**Exercise description:**
Output range, inclusive: from the line containing "category: elephant" to the line containing "scientific name: Equus quagga". Restate those lines from the data below word for word and only those.

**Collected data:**
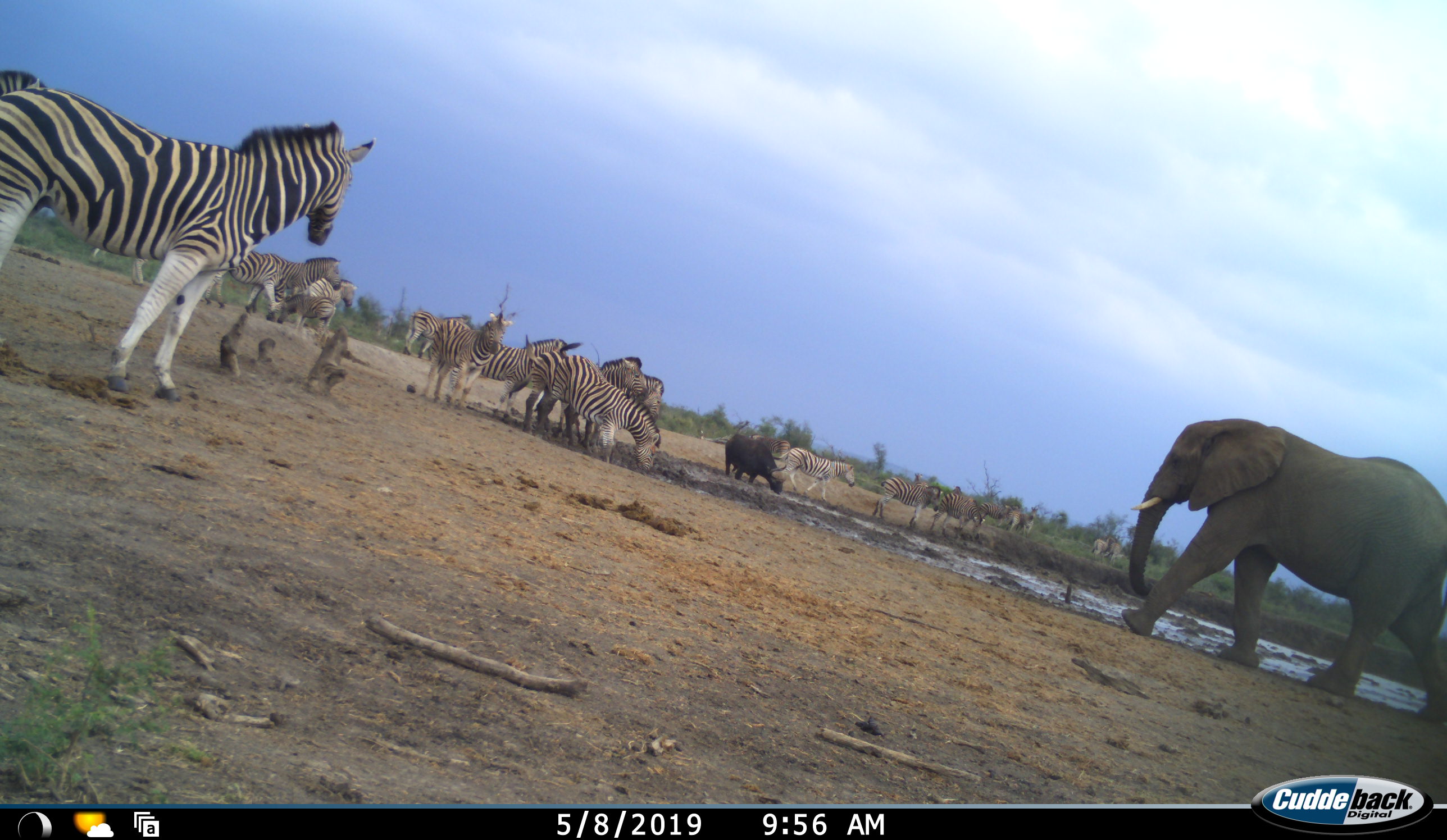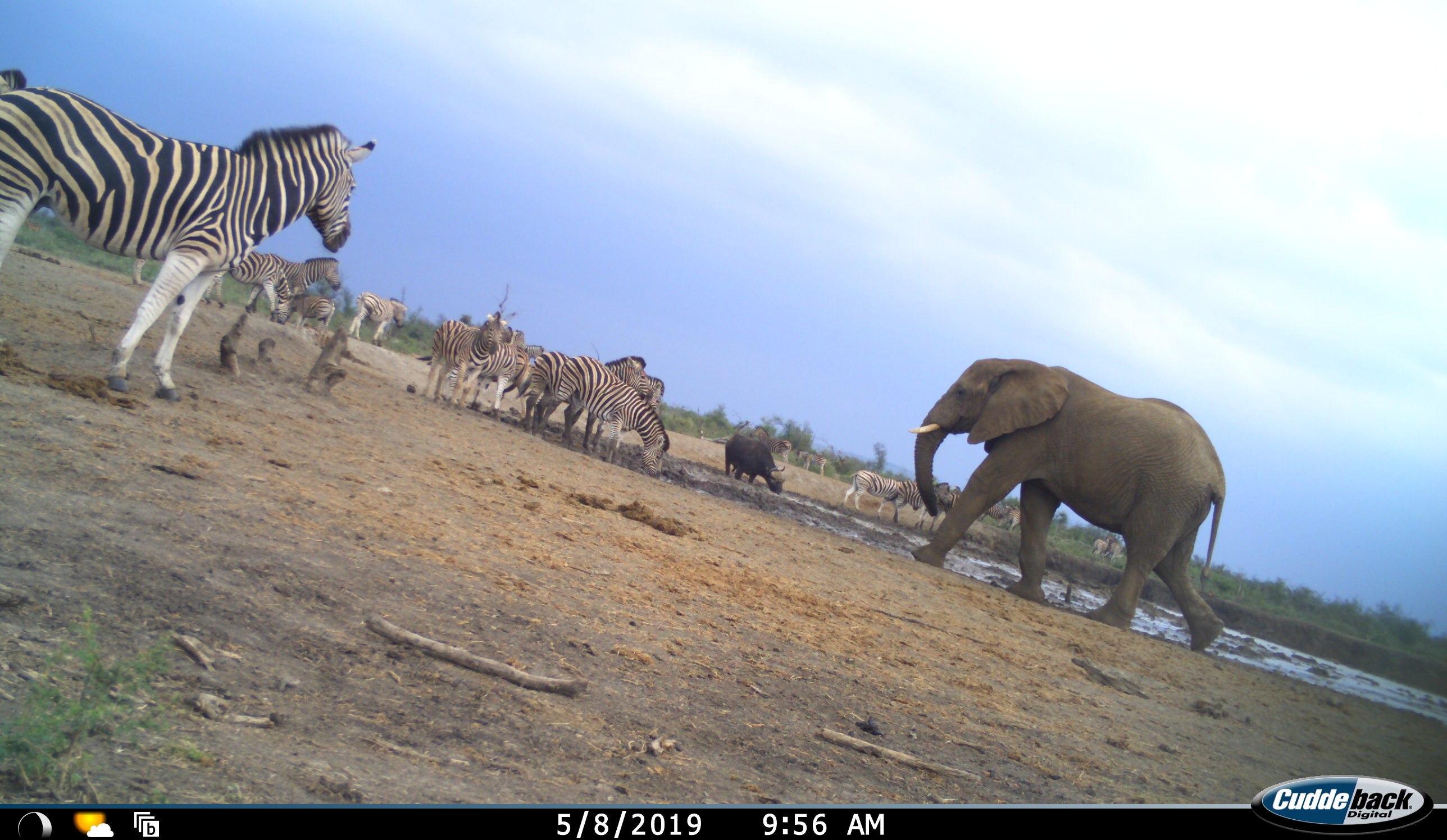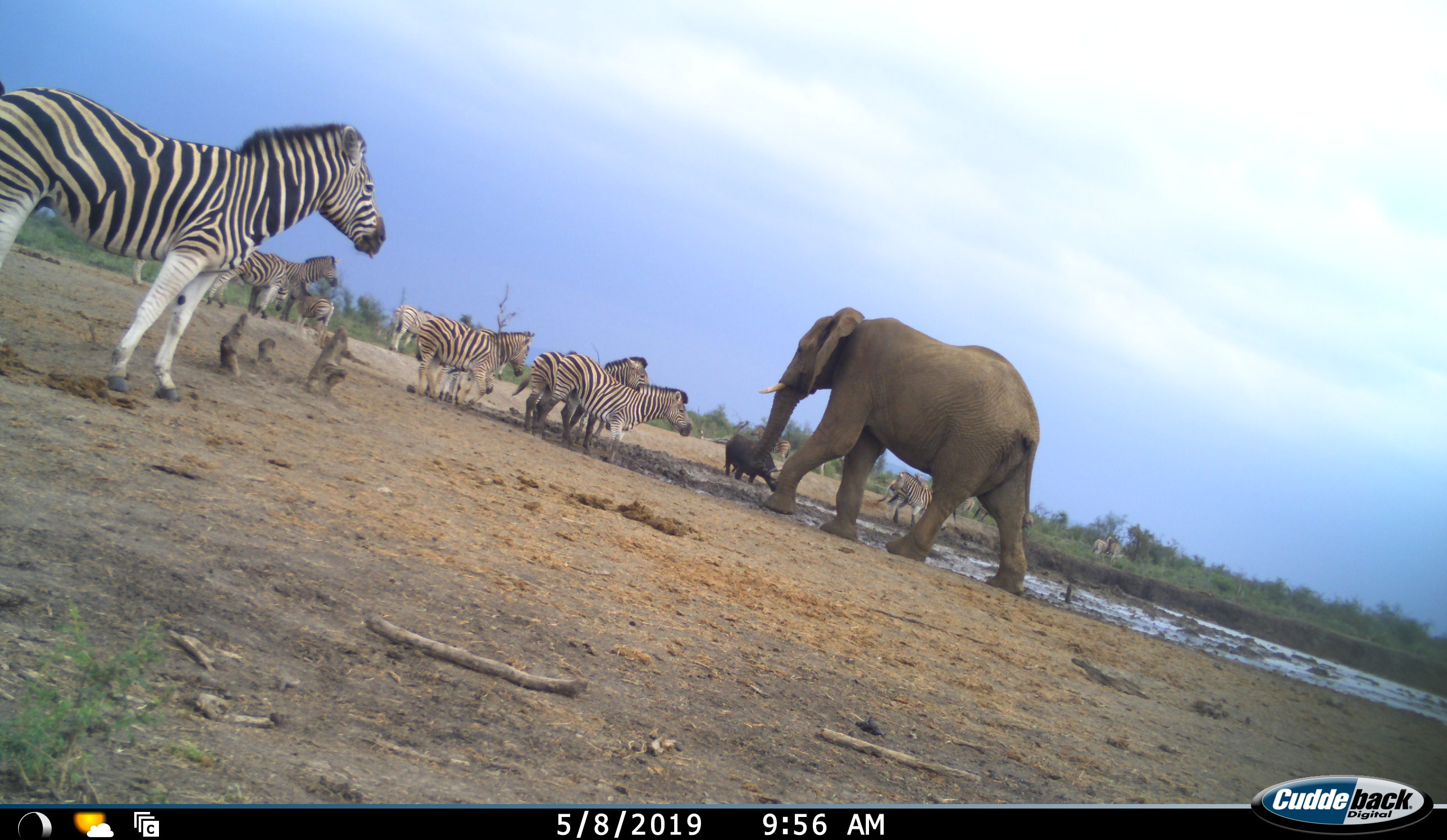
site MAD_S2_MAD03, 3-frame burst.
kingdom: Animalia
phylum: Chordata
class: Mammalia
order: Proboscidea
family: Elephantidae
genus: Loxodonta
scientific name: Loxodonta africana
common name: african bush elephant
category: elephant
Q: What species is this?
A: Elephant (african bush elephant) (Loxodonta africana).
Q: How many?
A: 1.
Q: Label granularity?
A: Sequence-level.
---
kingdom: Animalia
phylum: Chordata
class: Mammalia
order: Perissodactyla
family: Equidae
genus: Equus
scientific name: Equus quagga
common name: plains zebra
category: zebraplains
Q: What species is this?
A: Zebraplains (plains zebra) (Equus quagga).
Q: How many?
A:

**Reply to the task:**
category: elephant
Q: What species is this?
A: Elephant (african bush elephant) (Loxodonta africana).
Q: How many?
A: 1.
Q: Label granularity?
A: Sequence-level.
---
kingdom: Animalia
phylum: Chordata
class: Mammalia
order: Perissodactyla
family: Equidae
genus: Equus
scientific name: Equus quagga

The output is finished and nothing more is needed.